After enabling MCP and configuring the key, verify that missing credentials are rejected on a POST request:

curl -i -X POST "$LIME_MCP_URL" \
  -H "Content-Type: application/json" \
  -H "Accept: application/json, text/event-stream" \
  --data '{
    "jsonrpc": "2.0",
    "id": 1,
    "method": "ping"
  }'

Then test an initialized request:

curl -i "$LIME_MCP_URL" \
  -H "Authorization: Bearer $LIME_MCP_KEY" \
  -H "Content-Type: application/json" \
  -H "Accept: application/json, text/event-stream" \
  --data '{
    "jsonrpc": "2.0",
    "id": 1,
    "method": "initialize",
    "params": {
      "protocolVersion": "2025-11-25",
      "capabilities": {},
      "clientInfo": {
        "name": "lime-smoke-test",
        "version": "0.1.0"
      }
    }
  }'

Expected result: HTTP 200 with a JSON MCP initialize response.
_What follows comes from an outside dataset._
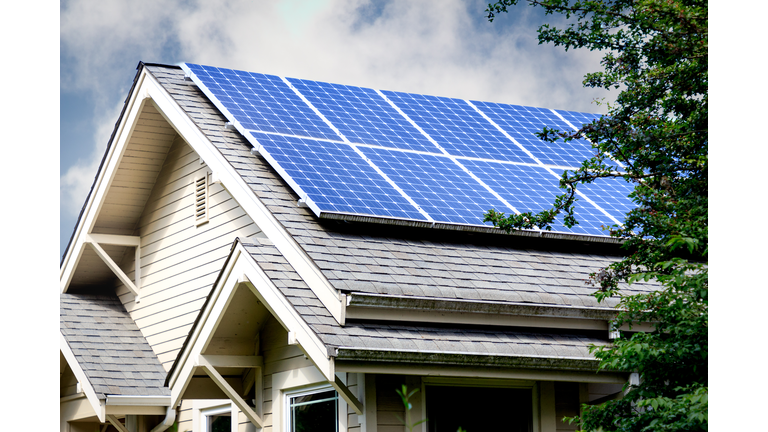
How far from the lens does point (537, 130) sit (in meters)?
15.1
A missing or invalid key should return HTTP 401.

TypeScript client example

Use this when you are testing an integration outside an AI client UI:

npm install @modelcontextprotocol/sdk
import { Client } from "@modelcontextprotocol/sdk/client/index.js";
import { StreamableHTTPClientTransport } from "@modelcontextprotocol/sdk/client/streamableHttp.js";

const url = process.env.LIME_MCP_URL;
const key = process.env.LIME_MCP_KEY;

if (!url || !key) {
  throw new Error("Set LIME_MCP_URL and LIME_MCP_KEY.");
}

const transport = new StreamableHTTPClientTransport(new URL(url), {
  requestInit: {
    headers: {
      Authorization: `Bearer ${key}`,
    },
  },
});

const client = new Client({
  name: "lime-integration-check",
  version: "0.1.0",
});

await client.connect(transport);

const tools = await client.listTools();
console.log(JSON.stringify(tools, null, 2));

await client.close();

Run it:

LIME_MCP_URL="https://lime.example.com/mcp" \
LIME_MCP_KEY="lime_mcp_xxxxxxxxxxxxxxxxx" \
npx tsx lime-mcp-client.ts

Available read-only tools

The MCP endpoint exposes these tools:

  • list_scans
  • get_scan
  • list_scan_issues
  • get_issue_detail
  • get_report_metadata
  • get_settings

Use list_scan_issues first, then pass the returned kind and key into get_issue_detail when you need paginated occurrence details.

Example AI prompts

List the latest LIME scans and show me which ones are partial.
For scan 66386d89-8564-40bb-93b3-c4a6fe70fcd4, summarize the top failed accessibility issues by severity and occurrence count.
Show me the first 20 occurrences for the highest-impact issue, including affected URLs and selectors.